地元では「盆北」と言う言葉があります。お盆の頃に北風が吹き始めることで、この頃に二船曳のあご漁も幕が開きます。今月は25日を過ぎる頃、やっと北風に変わりましたが、昔と比べると少々遅いでようです。
暑さはまだまだ続いていますが、海の中はもう秋の気配を感じてか、カマス、シイラ、バレン(芭蕉カジキ)、ダツといった魚が見え始めました。
昨年は過去2年の不漁による、あご相場の高騰で加工業者にとっては痛手の年でありましたが、今年は順調に水揚げが続いて豊漁であって欲しいと願っています。

あご漁が豊漁になるには2つのポイントがあります。1つは上記でも述べた「風」ですが、もう1つは「シイラ」であります。有川湾でシイラと言えば10月頃がピークの魚であるにも関わらず、今年は既に1日/2トン以上の水揚げが連日続いています。その為、せっかく網に入ったあごもシイラに追いやられてしまうのです。あごだしが密かなブームとなりそうな気配なのですが、あご加工業者も潤う漁になって欲しいと思います。
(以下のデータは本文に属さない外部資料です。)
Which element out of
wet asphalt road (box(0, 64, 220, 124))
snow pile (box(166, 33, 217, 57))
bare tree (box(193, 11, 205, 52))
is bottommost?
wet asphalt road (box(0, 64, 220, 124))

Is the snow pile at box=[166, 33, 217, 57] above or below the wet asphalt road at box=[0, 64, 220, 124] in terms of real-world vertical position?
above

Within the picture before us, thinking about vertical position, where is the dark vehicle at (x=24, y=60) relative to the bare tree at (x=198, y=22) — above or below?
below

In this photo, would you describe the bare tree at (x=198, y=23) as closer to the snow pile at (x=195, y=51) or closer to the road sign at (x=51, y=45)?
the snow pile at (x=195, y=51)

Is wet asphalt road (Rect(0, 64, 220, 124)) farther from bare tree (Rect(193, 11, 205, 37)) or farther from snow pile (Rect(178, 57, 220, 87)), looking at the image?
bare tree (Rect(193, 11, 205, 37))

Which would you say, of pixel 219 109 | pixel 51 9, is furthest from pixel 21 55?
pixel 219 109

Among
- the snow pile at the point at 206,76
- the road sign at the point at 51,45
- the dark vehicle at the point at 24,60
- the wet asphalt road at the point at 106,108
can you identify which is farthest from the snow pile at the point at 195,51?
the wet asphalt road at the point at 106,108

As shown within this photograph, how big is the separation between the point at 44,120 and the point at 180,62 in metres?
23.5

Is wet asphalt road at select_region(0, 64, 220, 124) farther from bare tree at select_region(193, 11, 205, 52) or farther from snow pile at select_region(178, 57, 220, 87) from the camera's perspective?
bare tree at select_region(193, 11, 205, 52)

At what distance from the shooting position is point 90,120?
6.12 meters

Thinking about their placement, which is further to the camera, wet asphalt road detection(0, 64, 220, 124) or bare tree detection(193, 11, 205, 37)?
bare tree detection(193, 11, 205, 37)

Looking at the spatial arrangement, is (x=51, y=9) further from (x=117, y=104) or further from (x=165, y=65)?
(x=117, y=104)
また、カマスも小型ではありますが水揚げされています。この中に混ざって大型も入っていますが、脂がのってくるのは10月下旬~11月上旬頃になります。残念ながらこの時期のカマスは小型である為に売り先が無く、養殖業者への餌料として販売されています。その他にアジ子も混ざっていますが、これは地元の蒲鉾業者などへ販売します。
9月もこのままあご漁が絶好調である事はもとより、あごだけに限らず他の魚種も豊漁であって欲しいと思います。